Fargo used her experience with chronic pain and the painful treatments she undergoes to help her write the scenes in which Kat pushes her body to the limit.

In the first draft, The Favorites was a screenplay.

== Synopsis ==
Katarina "Kat" Shaw and Heath Rocha, two orphans who grew up in poverty together, begin skating together as children in Lake Forest, Illinois. Kat is fueled by a desire to emulate gold medalist Sheila Lin, while Heath is fueled by his attachment to Kat. While skating, they form a passionate romantic relationship. In 2000, they compete with Sheila's twins, Garrett and Bella, at the National Championships. While they place sixth, they catch the attention of Sheila Lin, who is now heading her own skating school in Los Angeles and invites them to attend. In Los Angeles, Kat and Heath spend the next fourteen years continuing to skate together, having an on-and-off relationship while feuding with the Lins. However, a life-changing incident at the 2014 Winter Olympics brings their partnership to an end.
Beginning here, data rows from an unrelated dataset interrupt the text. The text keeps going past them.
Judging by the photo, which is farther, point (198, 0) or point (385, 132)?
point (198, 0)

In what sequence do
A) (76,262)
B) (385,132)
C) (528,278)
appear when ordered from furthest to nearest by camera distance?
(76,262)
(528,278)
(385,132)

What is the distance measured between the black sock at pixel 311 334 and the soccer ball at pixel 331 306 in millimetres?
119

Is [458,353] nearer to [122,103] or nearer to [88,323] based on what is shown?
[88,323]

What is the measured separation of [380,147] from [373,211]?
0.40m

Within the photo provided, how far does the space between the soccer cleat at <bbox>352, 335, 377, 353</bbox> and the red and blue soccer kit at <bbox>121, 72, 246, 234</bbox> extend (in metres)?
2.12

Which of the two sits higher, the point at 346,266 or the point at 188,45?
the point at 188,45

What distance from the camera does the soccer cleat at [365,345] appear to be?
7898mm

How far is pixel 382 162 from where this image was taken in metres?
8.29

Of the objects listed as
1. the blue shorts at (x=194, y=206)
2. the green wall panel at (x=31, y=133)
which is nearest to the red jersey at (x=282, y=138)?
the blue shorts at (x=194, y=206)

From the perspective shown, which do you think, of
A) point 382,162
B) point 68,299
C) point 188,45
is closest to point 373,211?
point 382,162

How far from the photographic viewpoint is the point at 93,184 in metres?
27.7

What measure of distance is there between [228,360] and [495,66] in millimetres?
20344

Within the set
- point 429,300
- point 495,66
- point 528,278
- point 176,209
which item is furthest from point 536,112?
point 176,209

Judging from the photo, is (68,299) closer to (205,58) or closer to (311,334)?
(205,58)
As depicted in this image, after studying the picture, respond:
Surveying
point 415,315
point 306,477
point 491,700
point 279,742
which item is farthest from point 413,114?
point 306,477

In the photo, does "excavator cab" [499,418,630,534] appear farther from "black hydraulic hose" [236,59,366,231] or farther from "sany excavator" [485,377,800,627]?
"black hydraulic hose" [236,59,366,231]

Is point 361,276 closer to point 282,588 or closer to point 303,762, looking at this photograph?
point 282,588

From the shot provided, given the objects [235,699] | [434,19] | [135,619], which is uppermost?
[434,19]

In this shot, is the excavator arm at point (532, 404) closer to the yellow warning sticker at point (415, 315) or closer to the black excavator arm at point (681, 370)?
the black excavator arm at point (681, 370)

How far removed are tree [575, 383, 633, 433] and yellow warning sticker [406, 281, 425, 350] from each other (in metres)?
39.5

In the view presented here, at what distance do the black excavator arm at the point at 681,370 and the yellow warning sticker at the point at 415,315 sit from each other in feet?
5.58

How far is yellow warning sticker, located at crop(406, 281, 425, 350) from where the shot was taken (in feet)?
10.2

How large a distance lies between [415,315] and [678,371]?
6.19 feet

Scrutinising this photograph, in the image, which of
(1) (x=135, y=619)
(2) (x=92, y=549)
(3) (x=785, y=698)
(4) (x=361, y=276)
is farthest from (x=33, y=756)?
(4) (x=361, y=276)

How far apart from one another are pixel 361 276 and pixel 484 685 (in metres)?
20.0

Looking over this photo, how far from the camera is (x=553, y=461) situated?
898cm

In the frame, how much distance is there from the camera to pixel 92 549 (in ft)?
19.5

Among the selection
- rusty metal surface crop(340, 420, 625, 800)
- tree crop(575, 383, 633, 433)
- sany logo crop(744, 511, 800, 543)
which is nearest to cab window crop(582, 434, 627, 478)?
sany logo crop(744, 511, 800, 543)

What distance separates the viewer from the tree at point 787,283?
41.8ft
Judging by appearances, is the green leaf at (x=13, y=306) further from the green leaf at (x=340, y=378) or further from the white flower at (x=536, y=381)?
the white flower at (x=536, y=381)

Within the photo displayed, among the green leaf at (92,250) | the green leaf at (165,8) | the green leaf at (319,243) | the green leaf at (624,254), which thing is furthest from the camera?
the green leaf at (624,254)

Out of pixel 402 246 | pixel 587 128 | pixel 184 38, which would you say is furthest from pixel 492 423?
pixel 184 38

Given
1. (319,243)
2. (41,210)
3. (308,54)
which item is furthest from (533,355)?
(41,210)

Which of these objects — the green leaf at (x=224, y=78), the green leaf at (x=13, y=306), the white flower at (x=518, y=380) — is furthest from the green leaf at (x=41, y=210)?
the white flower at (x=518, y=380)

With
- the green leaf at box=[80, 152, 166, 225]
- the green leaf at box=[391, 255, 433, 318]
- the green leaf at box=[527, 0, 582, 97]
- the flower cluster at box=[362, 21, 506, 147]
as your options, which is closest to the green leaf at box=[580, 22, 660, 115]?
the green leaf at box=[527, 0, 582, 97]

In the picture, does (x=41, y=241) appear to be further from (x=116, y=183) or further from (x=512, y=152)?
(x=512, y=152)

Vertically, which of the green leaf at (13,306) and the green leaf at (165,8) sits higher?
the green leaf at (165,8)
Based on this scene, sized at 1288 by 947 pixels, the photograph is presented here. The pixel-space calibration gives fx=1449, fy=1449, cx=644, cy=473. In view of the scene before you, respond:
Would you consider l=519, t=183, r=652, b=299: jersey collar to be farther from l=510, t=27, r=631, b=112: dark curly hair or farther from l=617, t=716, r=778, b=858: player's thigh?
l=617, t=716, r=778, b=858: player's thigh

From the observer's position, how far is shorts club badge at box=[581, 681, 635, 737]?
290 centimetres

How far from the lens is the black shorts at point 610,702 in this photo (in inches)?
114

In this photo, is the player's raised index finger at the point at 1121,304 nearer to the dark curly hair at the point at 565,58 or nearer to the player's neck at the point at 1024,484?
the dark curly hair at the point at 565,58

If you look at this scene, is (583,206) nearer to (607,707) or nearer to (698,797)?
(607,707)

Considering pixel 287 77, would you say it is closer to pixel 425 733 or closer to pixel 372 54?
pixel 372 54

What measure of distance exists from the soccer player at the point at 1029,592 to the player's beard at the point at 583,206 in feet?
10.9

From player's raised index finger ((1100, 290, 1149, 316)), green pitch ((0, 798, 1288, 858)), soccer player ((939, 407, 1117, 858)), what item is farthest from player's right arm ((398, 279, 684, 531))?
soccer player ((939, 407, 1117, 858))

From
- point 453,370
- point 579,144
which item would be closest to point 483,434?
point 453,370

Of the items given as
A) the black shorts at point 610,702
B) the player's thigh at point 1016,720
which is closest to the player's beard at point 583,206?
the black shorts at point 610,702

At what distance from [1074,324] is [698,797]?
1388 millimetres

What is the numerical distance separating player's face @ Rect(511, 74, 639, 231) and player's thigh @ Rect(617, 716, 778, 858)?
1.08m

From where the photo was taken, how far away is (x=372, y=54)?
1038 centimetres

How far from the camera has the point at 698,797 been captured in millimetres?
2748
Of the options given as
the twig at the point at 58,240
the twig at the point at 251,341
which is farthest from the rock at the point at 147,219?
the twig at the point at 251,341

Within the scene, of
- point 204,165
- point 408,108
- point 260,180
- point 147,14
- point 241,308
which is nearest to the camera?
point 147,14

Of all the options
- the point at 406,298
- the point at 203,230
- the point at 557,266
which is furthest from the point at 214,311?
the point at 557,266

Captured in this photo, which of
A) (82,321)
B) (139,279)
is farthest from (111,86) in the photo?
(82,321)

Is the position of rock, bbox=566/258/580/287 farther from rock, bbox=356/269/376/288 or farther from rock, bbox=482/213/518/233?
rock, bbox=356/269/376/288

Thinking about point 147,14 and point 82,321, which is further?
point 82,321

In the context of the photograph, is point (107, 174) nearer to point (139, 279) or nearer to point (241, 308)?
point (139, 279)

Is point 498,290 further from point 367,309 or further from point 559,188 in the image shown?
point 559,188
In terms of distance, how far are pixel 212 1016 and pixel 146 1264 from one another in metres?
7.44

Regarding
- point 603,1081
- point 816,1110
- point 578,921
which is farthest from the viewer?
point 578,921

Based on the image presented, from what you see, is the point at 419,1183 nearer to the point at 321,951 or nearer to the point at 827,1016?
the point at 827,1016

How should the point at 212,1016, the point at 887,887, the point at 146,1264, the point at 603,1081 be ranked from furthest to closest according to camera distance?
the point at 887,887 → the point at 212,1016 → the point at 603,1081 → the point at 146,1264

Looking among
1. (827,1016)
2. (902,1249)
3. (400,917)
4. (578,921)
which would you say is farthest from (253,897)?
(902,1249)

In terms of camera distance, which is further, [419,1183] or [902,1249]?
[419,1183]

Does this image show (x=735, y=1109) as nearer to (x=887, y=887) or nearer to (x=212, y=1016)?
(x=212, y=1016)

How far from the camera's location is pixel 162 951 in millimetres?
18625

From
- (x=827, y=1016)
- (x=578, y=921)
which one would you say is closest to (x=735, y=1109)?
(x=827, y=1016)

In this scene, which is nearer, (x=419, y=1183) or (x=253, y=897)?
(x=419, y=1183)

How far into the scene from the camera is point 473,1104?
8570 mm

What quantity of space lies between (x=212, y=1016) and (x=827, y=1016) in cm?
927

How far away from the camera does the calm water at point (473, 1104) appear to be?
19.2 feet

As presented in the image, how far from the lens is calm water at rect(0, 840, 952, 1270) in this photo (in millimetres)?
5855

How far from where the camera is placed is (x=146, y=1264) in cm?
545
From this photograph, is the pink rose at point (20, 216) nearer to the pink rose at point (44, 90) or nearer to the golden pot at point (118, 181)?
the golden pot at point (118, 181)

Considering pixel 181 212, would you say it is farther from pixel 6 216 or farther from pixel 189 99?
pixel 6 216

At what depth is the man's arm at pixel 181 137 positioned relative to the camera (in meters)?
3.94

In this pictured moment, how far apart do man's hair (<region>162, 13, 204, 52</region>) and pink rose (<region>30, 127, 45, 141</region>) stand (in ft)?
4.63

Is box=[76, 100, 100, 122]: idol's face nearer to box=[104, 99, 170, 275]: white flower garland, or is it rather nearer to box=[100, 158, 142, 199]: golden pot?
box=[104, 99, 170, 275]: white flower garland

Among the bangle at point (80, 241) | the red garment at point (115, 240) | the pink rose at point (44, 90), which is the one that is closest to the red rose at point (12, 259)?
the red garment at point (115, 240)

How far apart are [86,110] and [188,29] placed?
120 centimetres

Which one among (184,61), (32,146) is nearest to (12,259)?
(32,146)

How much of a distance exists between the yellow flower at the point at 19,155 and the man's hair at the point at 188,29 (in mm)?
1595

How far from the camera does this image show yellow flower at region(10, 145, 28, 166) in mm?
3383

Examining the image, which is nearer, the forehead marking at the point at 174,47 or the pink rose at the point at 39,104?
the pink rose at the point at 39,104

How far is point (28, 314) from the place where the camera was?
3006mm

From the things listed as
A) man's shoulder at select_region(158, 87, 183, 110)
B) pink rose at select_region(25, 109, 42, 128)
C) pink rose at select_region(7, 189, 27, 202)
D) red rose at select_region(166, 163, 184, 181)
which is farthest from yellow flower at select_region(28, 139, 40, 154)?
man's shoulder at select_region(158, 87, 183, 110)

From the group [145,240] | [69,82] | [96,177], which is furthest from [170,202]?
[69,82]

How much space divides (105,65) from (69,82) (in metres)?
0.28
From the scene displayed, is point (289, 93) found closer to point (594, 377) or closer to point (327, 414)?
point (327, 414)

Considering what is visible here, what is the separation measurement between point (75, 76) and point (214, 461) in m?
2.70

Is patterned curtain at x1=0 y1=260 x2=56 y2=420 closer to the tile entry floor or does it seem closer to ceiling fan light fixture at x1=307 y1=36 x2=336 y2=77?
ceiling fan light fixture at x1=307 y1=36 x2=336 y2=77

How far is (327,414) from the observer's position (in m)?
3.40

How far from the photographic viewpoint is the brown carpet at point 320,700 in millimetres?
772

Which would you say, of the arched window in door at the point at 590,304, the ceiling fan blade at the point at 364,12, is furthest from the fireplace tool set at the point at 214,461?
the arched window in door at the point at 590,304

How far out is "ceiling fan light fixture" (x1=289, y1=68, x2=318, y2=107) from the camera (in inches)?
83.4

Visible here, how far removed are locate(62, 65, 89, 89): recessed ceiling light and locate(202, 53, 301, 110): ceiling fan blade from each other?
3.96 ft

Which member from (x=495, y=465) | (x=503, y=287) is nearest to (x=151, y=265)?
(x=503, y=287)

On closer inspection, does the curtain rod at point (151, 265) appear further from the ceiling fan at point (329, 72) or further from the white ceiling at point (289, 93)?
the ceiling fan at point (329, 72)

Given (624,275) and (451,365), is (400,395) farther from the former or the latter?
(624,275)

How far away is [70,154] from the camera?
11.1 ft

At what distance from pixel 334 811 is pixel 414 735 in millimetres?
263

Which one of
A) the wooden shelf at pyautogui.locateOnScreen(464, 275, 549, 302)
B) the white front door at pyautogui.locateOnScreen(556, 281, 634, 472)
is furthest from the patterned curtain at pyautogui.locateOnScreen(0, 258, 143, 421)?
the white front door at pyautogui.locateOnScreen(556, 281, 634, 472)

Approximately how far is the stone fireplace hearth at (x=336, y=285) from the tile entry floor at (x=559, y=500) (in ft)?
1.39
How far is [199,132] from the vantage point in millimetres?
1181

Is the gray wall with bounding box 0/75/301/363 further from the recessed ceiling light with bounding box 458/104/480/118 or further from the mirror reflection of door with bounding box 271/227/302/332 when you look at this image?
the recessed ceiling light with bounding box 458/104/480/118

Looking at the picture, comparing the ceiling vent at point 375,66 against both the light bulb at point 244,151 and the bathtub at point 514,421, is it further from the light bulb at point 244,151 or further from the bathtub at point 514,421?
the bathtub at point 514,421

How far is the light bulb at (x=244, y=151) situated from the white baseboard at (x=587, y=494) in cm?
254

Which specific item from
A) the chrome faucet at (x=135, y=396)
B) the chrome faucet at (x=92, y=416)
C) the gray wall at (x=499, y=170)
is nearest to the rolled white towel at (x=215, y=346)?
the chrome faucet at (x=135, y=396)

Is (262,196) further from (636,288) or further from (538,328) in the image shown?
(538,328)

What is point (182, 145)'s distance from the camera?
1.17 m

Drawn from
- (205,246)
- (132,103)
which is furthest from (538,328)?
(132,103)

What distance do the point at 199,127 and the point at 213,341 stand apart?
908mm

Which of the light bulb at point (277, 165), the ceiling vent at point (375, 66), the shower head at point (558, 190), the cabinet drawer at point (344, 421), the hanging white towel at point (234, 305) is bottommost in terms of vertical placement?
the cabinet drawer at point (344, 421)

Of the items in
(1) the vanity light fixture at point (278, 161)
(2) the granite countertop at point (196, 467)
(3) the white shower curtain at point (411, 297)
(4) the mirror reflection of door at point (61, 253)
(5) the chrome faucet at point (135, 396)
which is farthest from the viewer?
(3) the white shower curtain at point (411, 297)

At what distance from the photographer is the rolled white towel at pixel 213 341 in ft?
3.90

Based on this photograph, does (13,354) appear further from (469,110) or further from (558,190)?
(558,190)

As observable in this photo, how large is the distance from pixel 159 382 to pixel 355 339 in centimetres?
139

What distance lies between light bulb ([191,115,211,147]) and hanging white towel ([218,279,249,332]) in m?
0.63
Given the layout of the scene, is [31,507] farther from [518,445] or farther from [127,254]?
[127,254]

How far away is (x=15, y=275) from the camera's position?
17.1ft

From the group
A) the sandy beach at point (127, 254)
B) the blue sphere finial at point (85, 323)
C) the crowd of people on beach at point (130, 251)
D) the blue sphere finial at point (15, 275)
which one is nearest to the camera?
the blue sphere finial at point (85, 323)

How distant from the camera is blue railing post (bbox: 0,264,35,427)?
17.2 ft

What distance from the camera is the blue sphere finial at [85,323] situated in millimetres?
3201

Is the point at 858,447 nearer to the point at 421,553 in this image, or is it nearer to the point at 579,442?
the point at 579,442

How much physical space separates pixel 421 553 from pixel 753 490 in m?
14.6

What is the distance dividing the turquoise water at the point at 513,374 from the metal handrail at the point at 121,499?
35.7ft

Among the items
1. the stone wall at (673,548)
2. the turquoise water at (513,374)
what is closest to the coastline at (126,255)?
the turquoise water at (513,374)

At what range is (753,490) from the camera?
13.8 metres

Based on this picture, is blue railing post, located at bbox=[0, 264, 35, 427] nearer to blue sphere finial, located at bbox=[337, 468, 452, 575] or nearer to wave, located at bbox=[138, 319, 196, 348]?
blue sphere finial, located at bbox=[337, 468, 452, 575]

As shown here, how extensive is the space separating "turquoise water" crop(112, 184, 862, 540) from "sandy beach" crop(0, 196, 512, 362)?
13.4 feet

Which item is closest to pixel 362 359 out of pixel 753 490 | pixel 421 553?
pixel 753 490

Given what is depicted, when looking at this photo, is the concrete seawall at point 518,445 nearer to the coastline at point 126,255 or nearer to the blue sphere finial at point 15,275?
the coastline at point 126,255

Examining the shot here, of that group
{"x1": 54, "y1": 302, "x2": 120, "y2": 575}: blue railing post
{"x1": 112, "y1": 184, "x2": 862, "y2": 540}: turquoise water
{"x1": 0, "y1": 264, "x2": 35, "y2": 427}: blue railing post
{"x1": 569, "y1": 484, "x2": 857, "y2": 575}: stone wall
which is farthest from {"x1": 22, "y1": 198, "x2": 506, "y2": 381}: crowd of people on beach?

Ten years later, an unauthorized documentary titled The Favorites: The Shaw & Rocha Story releases, prompting Kat to tell her own story after a decade of silence.

== Reception ==
The novel won an Alex Award. It was nominated for a Goodreads Choice Award for Romance.

Kirkus Reviews called the characterizations of the skaters "stereotype-driven", but complimented how the narrators of the documentary were written. Publishers Weekly called it "overly long", describing the interpersonal drama as "repetitive" and its parallels to Wuthering Heights "a foggy attempt". Lisa Levy of The Washington Post gave the novel a nine out of ten, praising its descriptions of skating and the relationship between Kat and Heath. In her review for Paste, Lacy Baugher Milas called the novel's refusal to apologize for its characters' worst traits "refreshing", and praised its "non-stop" cliffhangers for "keep[ing] the pages flying".

== Audiobook ==
An audiobook was released concurrently with the hardcover and ebook editions. Katarina was voiced by Christine Lakin, and was supported by an ensemble cast consisting of Louisa Zhu, Amy Landon, Elena Rey, Valerie Rose Lohman, Suzanne Toren, Graham Halstead, Julia Emelin, Layne Fargo, Eric Yang, Johnny Weir, and Brandon Perea.

The audiobook was nominated for an Audie Award for Fiction. Kirkus Reviews called the narrations "uniformly exception". Library Journal described the novel as "especially suited" to audio, and called Lakin's narration "fantastic".